● **WHAT TO WORK ON**
Only the lines that hold the word "site" are wanted from this listing.

RECORD EXTRACTS: Begin

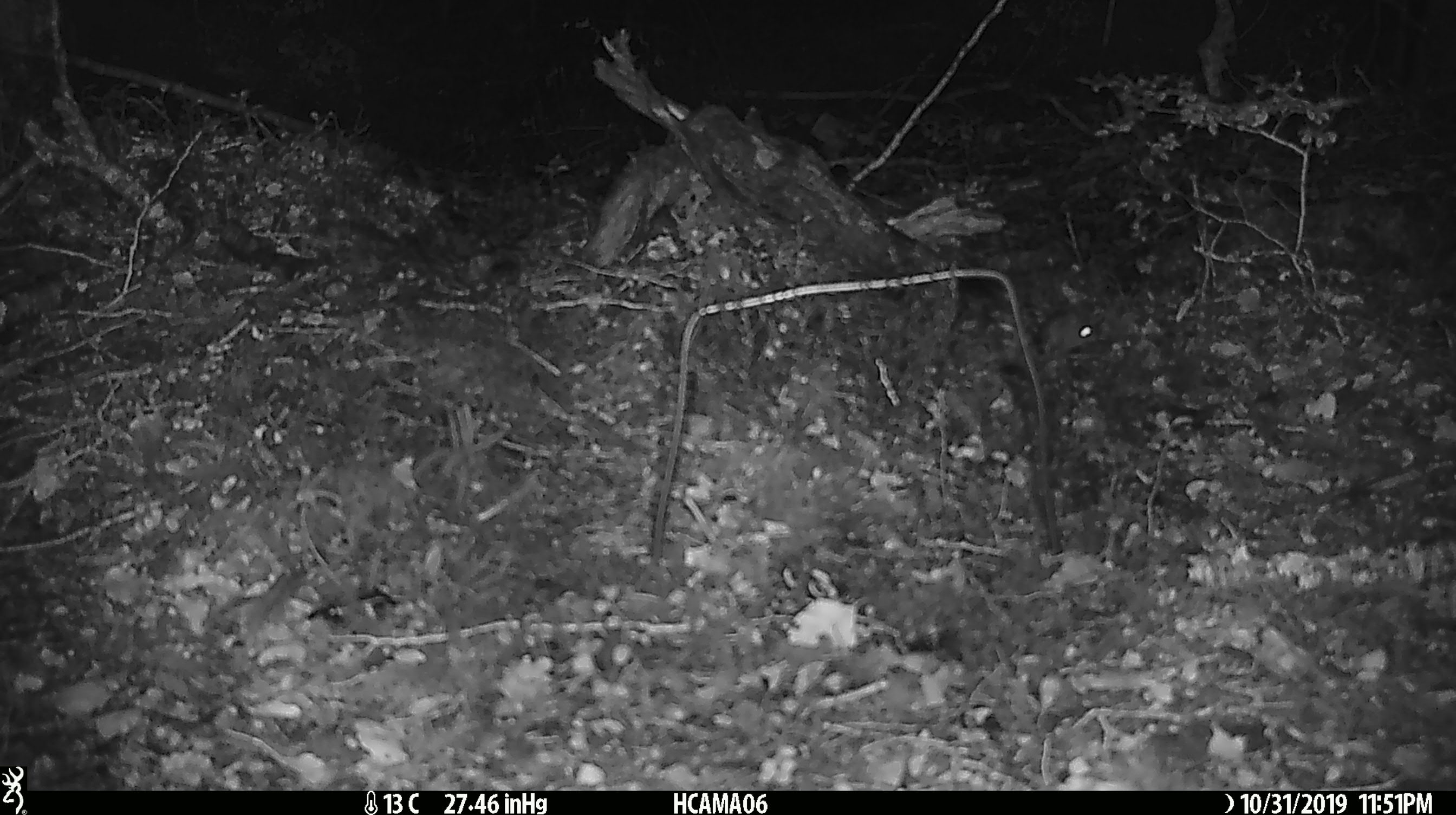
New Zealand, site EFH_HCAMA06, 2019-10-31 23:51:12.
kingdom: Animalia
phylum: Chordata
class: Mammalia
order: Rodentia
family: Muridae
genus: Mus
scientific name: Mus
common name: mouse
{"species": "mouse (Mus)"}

RECORD EXTRACTS: End
RECORD EXTRACTS: Begin

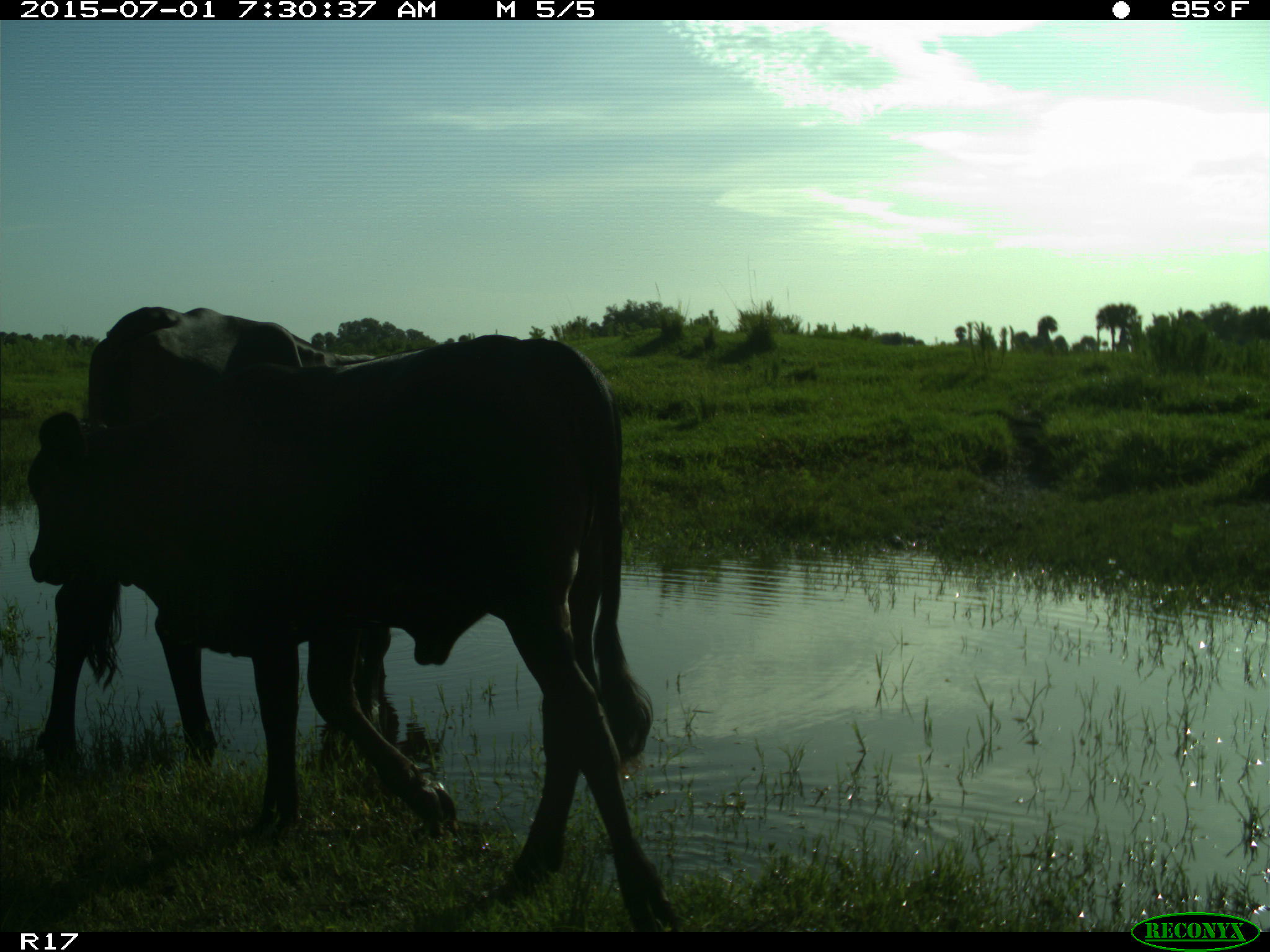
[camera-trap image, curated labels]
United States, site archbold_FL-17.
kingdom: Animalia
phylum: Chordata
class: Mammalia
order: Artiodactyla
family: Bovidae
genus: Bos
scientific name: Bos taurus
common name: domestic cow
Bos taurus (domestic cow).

RECORD EXTRACTS: End

● **TASK OUTPUT**
New Zealand, site EFH_HCAMA06, 2019-10-31 23:51:12.
United States, site archbold_FL-17.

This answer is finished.